It's very much a case of evolution, rather than revolution, when it comes to the 2018 Formula 1 rules but there are still some important changes to keep an eye on...
1. Halo There
Undoubtedly the biggest visual alteration to the cars for the new season is the addition of the 'Halo', the FIA's cockpit protection device - introduced to improve the safety of the drivers in the event of an accident, or when there is flying debris.
The cockpit is a vulnerable place for drivers, as it's the only area where they are exposed. Following several years of development, which included trials during practice sessions, the FIA opted to bring in the Halo for 2018.
The Halo has had its detractors, but it has a clear target and purpose - to drastically improve driver safety. The device itself is mandatory but there is some scope for teams to develop them and gain a performance advantage.
2. More Compounds
F1's fatter, wider tyres have gained two new compounds, taking the number of slick tyres up to seven compounds in total. The pink Hyper-Soft and orange Super-Hard join the range (the standard Hard tyre has been shuffled to an ice blue hue).
All of the compounds have gone one step softer, which is a more aggressive approach from Pirelli compared to 2017. These softer tyres should produce more pit stops (so, fewer one-stop races), more strategic opportunity and better racing as a result. Which is what we all want!
3. One Less Engine
To reduce costs and improve the reliability of F1 power units, each driver will now have three engines to use across the 2018 season, which is one fewer engine compared to last year.

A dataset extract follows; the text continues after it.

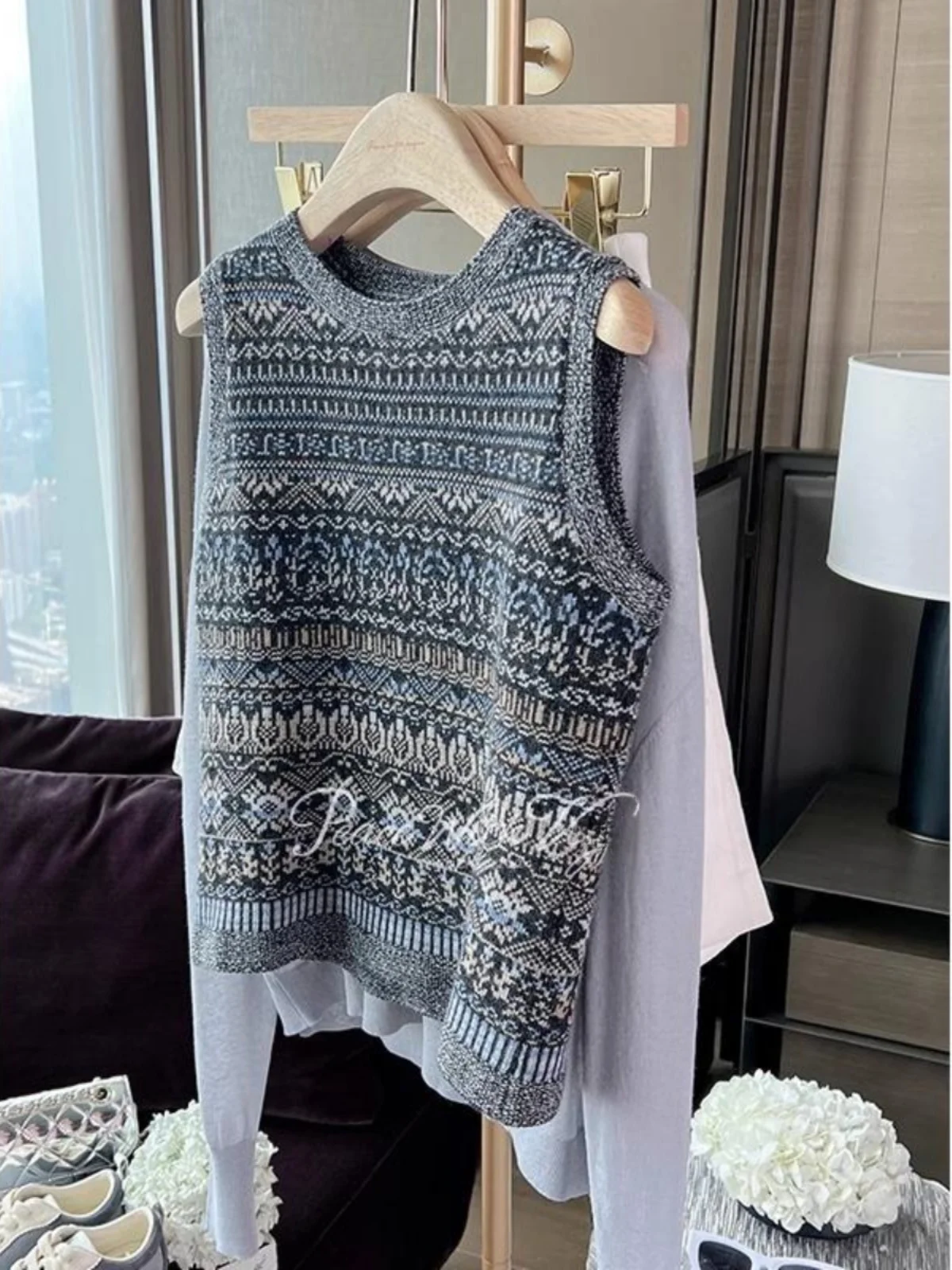 Флисовый вязаный жилет с тканым узором в стиле ретро осень-зима 2022 новый без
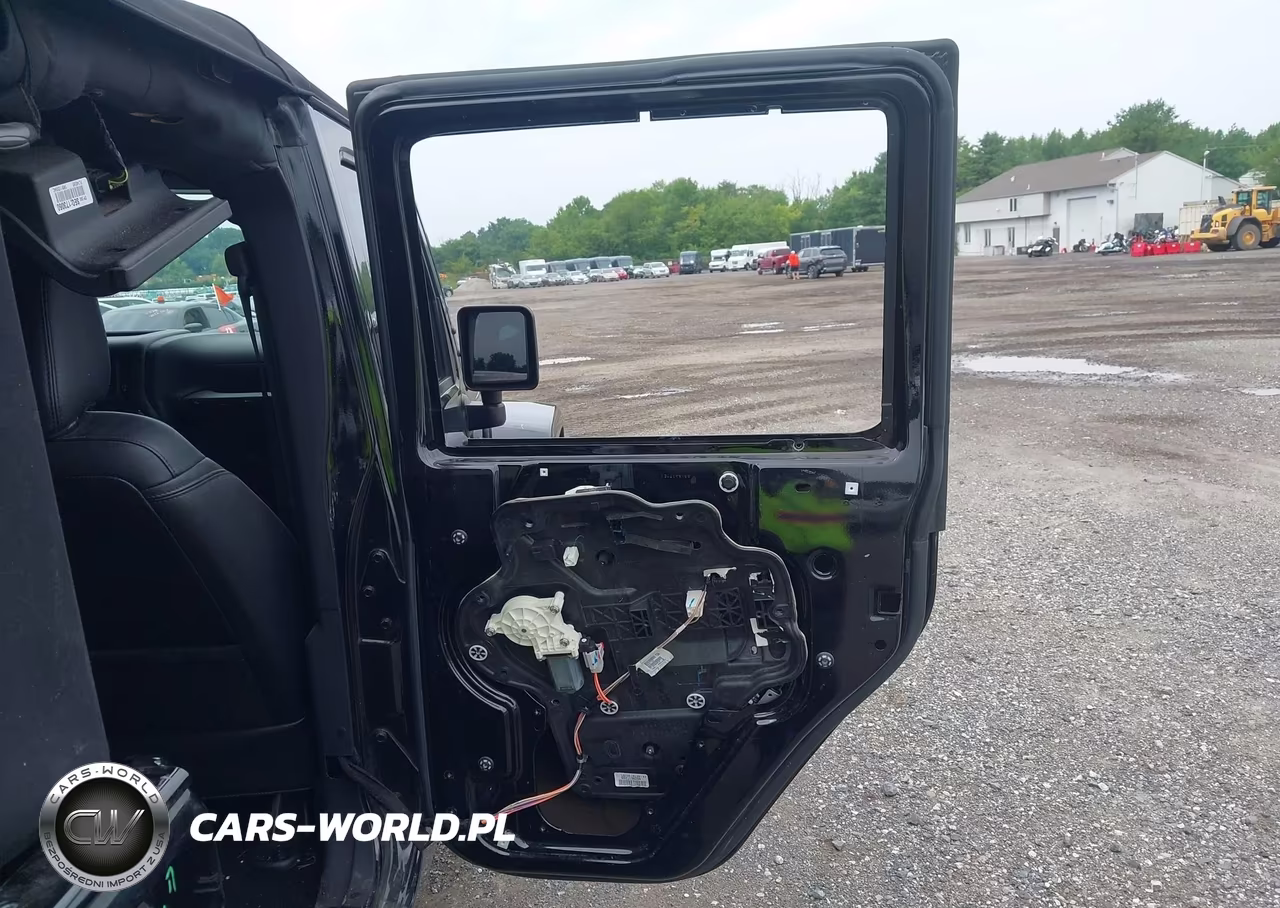 2015 Jeep Wrangler Unlimited Altitude VIN:1C4BJWEG1FL746365 - 18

This is despite the number of rounds on the calendar increasing from 20 to 21 races, and means teams have lost one opportunity to bring in engine upgrades, as well as creating some added risk of incurring grid penalties.
4. Grid Penalty Tweaks
Speaking of grid penalties, the rules have been changed for 2018 to make them simpler and easier to understand. Now, instead of drivers accruing multiple grid drops, if any driver earns more than 15 grid place penalties, they will have to start from the very back of the grid. If more than one driver gets sent to the back, they will be organised in the order the power unit changes are made.
5. Bye, Bye T-Wings
Teams are always finding loopholes in the F1 rules and 2017's revival of the shark fin and introduction of T-Wings were just two examples of this. Both aero devices have been banned for 2018, which will give the cars a different look - especially on the side profile.
The shark fin engine covers hadn't been seen for a few years, but were adopted by quite a few teams - including the Silver Arrows - over the course of 2017. This also caused the introduction of T-Wings, which were additional winglets placed on top of the shark fin or just behind it, to direct airflow better and increase downforce.
These have now been outlawed for 2018, which will give the cars a simpler and cleaner look.